Task list -
1. Reproduce a passage from the article on home values verbatim, starting at "RP Data reports" and ending after "(2.7 per cent).".
2. According to the article on home values, how much did home values in Hobart rise?
3. Write the next part of the article on home values, picking up after its final sentence.

Excerpt provided -
====
Home values rebound

Home values rebound

Posted on Monday, July 02 2012 at 4:29 PM

Property prices in most capital cities are on the up, after increasing by one per cent or more in the traditionally slow month of June

RP Data reports home
values rose in Sydney (one per cent), Melbourne (one per cent), Brisbane (one per
cent), Perth (two per cent), Canberra (two per cent) and Hobart (2.7 per cent).

Research director
Tim Lawless says the increases have been helped along by interest rate cuts
over May and June.

“The RP
Data-Rismark daily index across the eight major capitals has been consistently
rising over the month, foreshadowing this positive month-on-month result. The
increase in capital city dwelling values is an encouraging sign that the market
appears to be responding to improved housing affordability and lower interest
rates,” he says.

While there were
signs of weakness in Darwin (-0.7 per cent) and Adelaide (-1.1 per cent),
dwelling values in both these cities started flat lining or rising again over
the second half of June.
====
Supplied records -
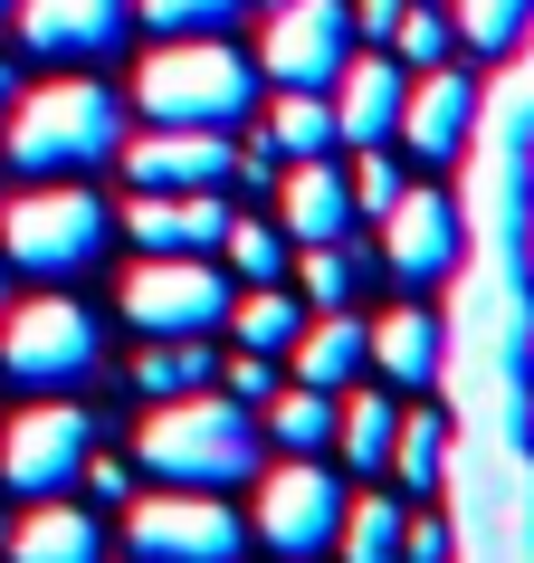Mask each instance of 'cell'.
Listing matches in <instances>:
<instances>
[{"label": "cell", "instance_id": "6da1fadb", "mask_svg": "<svg viewBox=\"0 0 534 563\" xmlns=\"http://www.w3.org/2000/svg\"><path fill=\"white\" fill-rule=\"evenodd\" d=\"M134 459H144L163 487H248L267 468V430L248 401H230L220 383L173 391V401H144V430H134Z\"/></svg>", "mask_w": 534, "mask_h": 563}, {"label": "cell", "instance_id": "7a4b0ae2", "mask_svg": "<svg viewBox=\"0 0 534 563\" xmlns=\"http://www.w3.org/2000/svg\"><path fill=\"white\" fill-rule=\"evenodd\" d=\"M124 96L105 77H48V87L10 96V115H0V153L20 163L30 181L48 173H96V163H115L124 153Z\"/></svg>", "mask_w": 534, "mask_h": 563}, {"label": "cell", "instance_id": "3957f363", "mask_svg": "<svg viewBox=\"0 0 534 563\" xmlns=\"http://www.w3.org/2000/svg\"><path fill=\"white\" fill-rule=\"evenodd\" d=\"M134 106H144L153 124H210V134H230V124H248V106H258V58H238L230 30H191V38H173V48L144 58Z\"/></svg>", "mask_w": 534, "mask_h": 563}, {"label": "cell", "instance_id": "277c9868", "mask_svg": "<svg viewBox=\"0 0 534 563\" xmlns=\"http://www.w3.org/2000/svg\"><path fill=\"white\" fill-rule=\"evenodd\" d=\"M105 230H115V210L87 191V173H48L38 191H20L0 210V258L20 277H77L105 249Z\"/></svg>", "mask_w": 534, "mask_h": 563}, {"label": "cell", "instance_id": "5b68a950", "mask_svg": "<svg viewBox=\"0 0 534 563\" xmlns=\"http://www.w3.org/2000/svg\"><path fill=\"white\" fill-rule=\"evenodd\" d=\"M124 554L134 563H238V506L230 487H163L124 497Z\"/></svg>", "mask_w": 534, "mask_h": 563}, {"label": "cell", "instance_id": "8992f818", "mask_svg": "<svg viewBox=\"0 0 534 563\" xmlns=\"http://www.w3.org/2000/svg\"><path fill=\"white\" fill-rule=\"evenodd\" d=\"M230 316V277L210 267V249H144L124 277V325L134 334H210Z\"/></svg>", "mask_w": 534, "mask_h": 563}, {"label": "cell", "instance_id": "52a82bcc", "mask_svg": "<svg viewBox=\"0 0 534 563\" xmlns=\"http://www.w3.org/2000/svg\"><path fill=\"white\" fill-rule=\"evenodd\" d=\"M0 373L30 391H67L96 373V316L77 297H20L0 316Z\"/></svg>", "mask_w": 534, "mask_h": 563}, {"label": "cell", "instance_id": "ba28073f", "mask_svg": "<svg viewBox=\"0 0 534 563\" xmlns=\"http://www.w3.org/2000/svg\"><path fill=\"white\" fill-rule=\"evenodd\" d=\"M258 487V544L287 563H325L334 534H344V477L315 468V459H277V468L248 477Z\"/></svg>", "mask_w": 534, "mask_h": 563}, {"label": "cell", "instance_id": "9c48e42d", "mask_svg": "<svg viewBox=\"0 0 534 563\" xmlns=\"http://www.w3.org/2000/svg\"><path fill=\"white\" fill-rule=\"evenodd\" d=\"M87 449H96V420L77 401H58V391H38L20 420H0V487L10 497H67Z\"/></svg>", "mask_w": 534, "mask_h": 563}, {"label": "cell", "instance_id": "30bf717a", "mask_svg": "<svg viewBox=\"0 0 534 563\" xmlns=\"http://www.w3.org/2000/svg\"><path fill=\"white\" fill-rule=\"evenodd\" d=\"M354 58V10L344 0H277L258 30V77L267 87H334V67Z\"/></svg>", "mask_w": 534, "mask_h": 563}, {"label": "cell", "instance_id": "8fae6325", "mask_svg": "<svg viewBox=\"0 0 534 563\" xmlns=\"http://www.w3.org/2000/svg\"><path fill=\"white\" fill-rule=\"evenodd\" d=\"M124 181L134 191H220L230 181V134L210 124H153V134H124Z\"/></svg>", "mask_w": 534, "mask_h": 563}, {"label": "cell", "instance_id": "7c38bea8", "mask_svg": "<svg viewBox=\"0 0 534 563\" xmlns=\"http://www.w3.org/2000/svg\"><path fill=\"white\" fill-rule=\"evenodd\" d=\"M458 201L448 191H420V181H401V201L382 210V267L391 277H411V287H430V277H448L458 267Z\"/></svg>", "mask_w": 534, "mask_h": 563}, {"label": "cell", "instance_id": "4fadbf2b", "mask_svg": "<svg viewBox=\"0 0 534 563\" xmlns=\"http://www.w3.org/2000/svg\"><path fill=\"white\" fill-rule=\"evenodd\" d=\"M334 134L354 153H372V144H391L401 134V96H411V67L391 58V48H354V58L334 67Z\"/></svg>", "mask_w": 534, "mask_h": 563}, {"label": "cell", "instance_id": "5bb4252c", "mask_svg": "<svg viewBox=\"0 0 534 563\" xmlns=\"http://www.w3.org/2000/svg\"><path fill=\"white\" fill-rule=\"evenodd\" d=\"M20 20V38H30L38 58H115L124 30H134V0H20L10 10Z\"/></svg>", "mask_w": 534, "mask_h": 563}, {"label": "cell", "instance_id": "9a60e30c", "mask_svg": "<svg viewBox=\"0 0 534 563\" xmlns=\"http://www.w3.org/2000/svg\"><path fill=\"white\" fill-rule=\"evenodd\" d=\"M277 230L287 249H315V239L354 230V181L334 153H305V163H277Z\"/></svg>", "mask_w": 534, "mask_h": 563}, {"label": "cell", "instance_id": "2e32d148", "mask_svg": "<svg viewBox=\"0 0 534 563\" xmlns=\"http://www.w3.org/2000/svg\"><path fill=\"white\" fill-rule=\"evenodd\" d=\"M477 134V87L458 77V67H420L411 77V96H401V144L420 153V163H448V153Z\"/></svg>", "mask_w": 534, "mask_h": 563}, {"label": "cell", "instance_id": "e0dca14e", "mask_svg": "<svg viewBox=\"0 0 534 563\" xmlns=\"http://www.w3.org/2000/svg\"><path fill=\"white\" fill-rule=\"evenodd\" d=\"M287 363H297V383L344 391V383H363V373H372V325H363L354 306H325V316H305V325H297Z\"/></svg>", "mask_w": 534, "mask_h": 563}, {"label": "cell", "instance_id": "ac0fdd59", "mask_svg": "<svg viewBox=\"0 0 534 563\" xmlns=\"http://www.w3.org/2000/svg\"><path fill=\"white\" fill-rule=\"evenodd\" d=\"M124 230H134V249H220L230 201H210V191H144V201H124Z\"/></svg>", "mask_w": 534, "mask_h": 563}, {"label": "cell", "instance_id": "d6986e66", "mask_svg": "<svg viewBox=\"0 0 534 563\" xmlns=\"http://www.w3.org/2000/svg\"><path fill=\"white\" fill-rule=\"evenodd\" d=\"M10 563H105V526H96L87 506L30 497V516L10 526Z\"/></svg>", "mask_w": 534, "mask_h": 563}, {"label": "cell", "instance_id": "ffe728a7", "mask_svg": "<svg viewBox=\"0 0 534 563\" xmlns=\"http://www.w3.org/2000/svg\"><path fill=\"white\" fill-rule=\"evenodd\" d=\"M391 430H401L391 391H363V383H344V391H334V449H344V468L382 477V468H391Z\"/></svg>", "mask_w": 534, "mask_h": 563}, {"label": "cell", "instance_id": "44dd1931", "mask_svg": "<svg viewBox=\"0 0 534 563\" xmlns=\"http://www.w3.org/2000/svg\"><path fill=\"white\" fill-rule=\"evenodd\" d=\"M201 383H220L210 334H144V354H134V391L144 401H173V391H201Z\"/></svg>", "mask_w": 534, "mask_h": 563}, {"label": "cell", "instance_id": "7402d4cb", "mask_svg": "<svg viewBox=\"0 0 534 563\" xmlns=\"http://www.w3.org/2000/svg\"><path fill=\"white\" fill-rule=\"evenodd\" d=\"M372 373L382 383H440V325L420 316V306H391L382 325H372Z\"/></svg>", "mask_w": 534, "mask_h": 563}, {"label": "cell", "instance_id": "603a6c76", "mask_svg": "<svg viewBox=\"0 0 534 563\" xmlns=\"http://www.w3.org/2000/svg\"><path fill=\"white\" fill-rule=\"evenodd\" d=\"M258 134L277 144V163H305V153H334V144H344V134H334V96L325 87H277V106H267Z\"/></svg>", "mask_w": 534, "mask_h": 563}, {"label": "cell", "instance_id": "cb8c5ba5", "mask_svg": "<svg viewBox=\"0 0 534 563\" xmlns=\"http://www.w3.org/2000/svg\"><path fill=\"white\" fill-rule=\"evenodd\" d=\"M258 430L287 449V459H315V449L334 440V391H315V383L267 391V401H258Z\"/></svg>", "mask_w": 534, "mask_h": 563}, {"label": "cell", "instance_id": "d4e9b609", "mask_svg": "<svg viewBox=\"0 0 534 563\" xmlns=\"http://www.w3.org/2000/svg\"><path fill=\"white\" fill-rule=\"evenodd\" d=\"M220 325H230V344H248V354H287V344H297V325H305V297H287L277 277H258V287H248Z\"/></svg>", "mask_w": 534, "mask_h": 563}, {"label": "cell", "instance_id": "484cf974", "mask_svg": "<svg viewBox=\"0 0 534 563\" xmlns=\"http://www.w3.org/2000/svg\"><path fill=\"white\" fill-rule=\"evenodd\" d=\"M401 526H411V506H391V497H344L334 563H401Z\"/></svg>", "mask_w": 534, "mask_h": 563}, {"label": "cell", "instance_id": "4316f807", "mask_svg": "<svg viewBox=\"0 0 534 563\" xmlns=\"http://www.w3.org/2000/svg\"><path fill=\"white\" fill-rule=\"evenodd\" d=\"M448 468V420L440 411H401V430H391V477L401 487H440Z\"/></svg>", "mask_w": 534, "mask_h": 563}, {"label": "cell", "instance_id": "83f0119b", "mask_svg": "<svg viewBox=\"0 0 534 563\" xmlns=\"http://www.w3.org/2000/svg\"><path fill=\"white\" fill-rule=\"evenodd\" d=\"M448 48H458V20H448L440 0H411V10H401V30H391V58L420 77V67H440Z\"/></svg>", "mask_w": 534, "mask_h": 563}, {"label": "cell", "instance_id": "f1b7e54d", "mask_svg": "<svg viewBox=\"0 0 534 563\" xmlns=\"http://www.w3.org/2000/svg\"><path fill=\"white\" fill-rule=\"evenodd\" d=\"M448 20H458V38H468V48H487V58H497V48H515V38L534 30V0H458Z\"/></svg>", "mask_w": 534, "mask_h": 563}, {"label": "cell", "instance_id": "f546056e", "mask_svg": "<svg viewBox=\"0 0 534 563\" xmlns=\"http://www.w3.org/2000/svg\"><path fill=\"white\" fill-rule=\"evenodd\" d=\"M220 258H230L248 287H258V277H287V230H277V220H230V230H220Z\"/></svg>", "mask_w": 534, "mask_h": 563}, {"label": "cell", "instance_id": "4dcf8cb0", "mask_svg": "<svg viewBox=\"0 0 534 563\" xmlns=\"http://www.w3.org/2000/svg\"><path fill=\"white\" fill-rule=\"evenodd\" d=\"M305 306H315V316H325V306H354V277H363V258L354 249H344V239H315V249H305Z\"/></svg>", "mask_w": 534, "mask_h": 563}, {"label": "cell", "instance_id": "1f68e13d", "mask_svg": "<svg viewBox=\"0 0 534 563\" xmlns=\"http://www.w3.org/2000/svg\"><path fill=\"white\" fill-rule=\"evenodd\" d=\"M248 0H134V20H153L163 38H191V30H230Z\"/></svg>", "mask_w": 534, "mask_h": 563}, {"label": "cell", "instance_id": "d6a6232c", "mask_svg": "<svg viewBox=\"0 0 534 563\" xmlns=\"http://www.w3.org/2000/svg\"><path fill=\"white\" fill-rule=\"evenodd\" d=\"M344 181H354V210H372V220H382V210L401 201V173H391V163H382V144L363 153V163H354V173H344Z\"/></svg>", "mask_w": 534, "mask_h": 563}, {"label": "cell", "instance_id": "836d02e7", "mask_svg": "<svg viewBox=\"0 0 534 563\" xmlns=\"http://www.w3.org/2000/svg\"><path fill=\"white\" fill-rule=\"evenodd\" d=\"M220 391H230V401H248V411H258L267 391H277V354H248V344H238V354H230V373H220Z\"/></svg>", "mask_w": 534, "mask_h": 563}, {"label": "cell", "instance_id": "e575fe53", "mask_svg": "<svg viewBox=\"0 0 534 563\" xmlns=\"http://www.w3.org/2000/svg\"><path fill=\"white\" fill-rule=\"evenodd\" d=\"M344 10H354V38H363V48H391V30H401L411 0H344Z\"/></svg>", "mask_w": 534, "mask_h": 563}, {"label": "cell", "instance_id": "d590c367", "mask_svg": "<svg viewBox=\"0 0 534 563\" xmlns=\"http://www.w3.org/2000/svg\"><path fill=\"white\" fill-rule=\"evenodd\" d=\"M77 477H87V497H105V506L134 497V468H124V459H96V449H87V468H77Z\"/></svg>", "mask_w": 534, "mask_h": 563}, {"label": "cell", "instance_id": "8d00e7d4", "mask_svg": "<svg viewBox=\"0 0 534 563\" xmlns=\"http://www.w3.org/2000/svg\"><path fill=\"white\" fill-rule=\"evenodd\" d=\"M401 563H448V526L440 516H411V526H401Z\"/></svg>", "mask_w": 534, "mask_h": 563}, {"label": "cell", "instance_id": "74e56055", "mask_svg": "<svg viewBox=\"0 0 534 563\" xmlns=\"http://www.w3.org/2000/svg\"><path fill=\"white\" fill-rule=\"evenodd\" d=\"M10 96H20V77H10V67H0V115H10Z\"/></svg>", "mask_w": 534, "mask_h": 563}, {"label": "cell", "instance_id": "f35d334b", "mask_svg": "<svg viewBox=\"0 0 534 563\" xmlns=\"http://www.w3.org/2000/svg\"><path fill=\"white\" fill-rule=\"evenodd\" d=\"M525 191H534V124H525Z\"/></svg>", "mask_w": 534, "mask_h": 563}, {"label": "cell", "instance_id": "ab89813d", "mask_svg": "<svg viewBox=\"0 0 534 563\" xmlns=\"http://www.w3.org/2000/svg\"><path fill=\"white\" fill-rule=\"evenodd\" d=\"M525 277H534V230H525Z\"/></svg>", "mask_w": 534, "mask_h": 563}, {"label": "cell", "instance_id": "60d3db41", "mask_svg": "<svg viewBox=\"0 0 534 563\" xmlns=\"http://www.w3.org/2000/svg\"><path fill=\"white\" fill-rule=\"evenodd\" d=\"M10 10H20V0H0V20H10Z\"/></svg>", "mask_w": 534, "mask_h": 563}, {"label": "cell", "instance_id": "b9f144b4", "mask_svg": "<svg viewBox=\"0 0 534 563\" xmlns=\"http://www.w3.org/2000/svg\"><path fill=\"white\" fill-rule=\"evenodd\" d=\"M258 10H277V0H258Z\"/></svg>", "mask_w": 534, "mask_h": 563}, {"label": "cell", "instance_id": "7bdbcfd3", "mask_svg": "<svg viewBox=\"0 0 534 563\" xmlns=\"http://www.w3.org/2000/svg\"><path fill=\"white\" fill-rule=\"evenodd\" d=\"M525 354H534V344H525Z\"/></svg>", "mask_w": 534, "mask_h": 563}]
</instances>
====
Replies -
1.
RP Data reports home
values rose in Sydney (one per cent), Melbourne (one per cent), Brisbane (one per
cent), Perth (two per cent), Canberra (two per cent) and Hobart (2.7 per cent).

2. 2.7 per cent

3.
Rismark chief
executive officer Ben Skilbeck says the most significant insight is the rebound
in the Melbourne housing market, which has recovered by 1.7 per cent since June

“The rebound in
capital city home values during June indicates that the Reserve Bank of
Australia’s (RBA) relaxed monetary policy stance may have reached the point of
inflating asset prices despite households remaining cautious about the
economy,” Skilbeck says.

“The housing
market’s fundamentals are increasingly solid; Rismark’s dwelling
price-to-income ratio is at its lowest level since March 2003, while the RBA’s
Guy Debelle has said the default rates are low and there’s no evidence of
overbuilding. If interest rates continue to be pushed lower, as they have been
since November, with total cash rate cuts of 1.25 percentage points, then asset
prices will inevitably respond to the stimulus. The fact is that mortgage rates
are well below their long-term averages, with three year fixed rates as low as
5.75 per cent.”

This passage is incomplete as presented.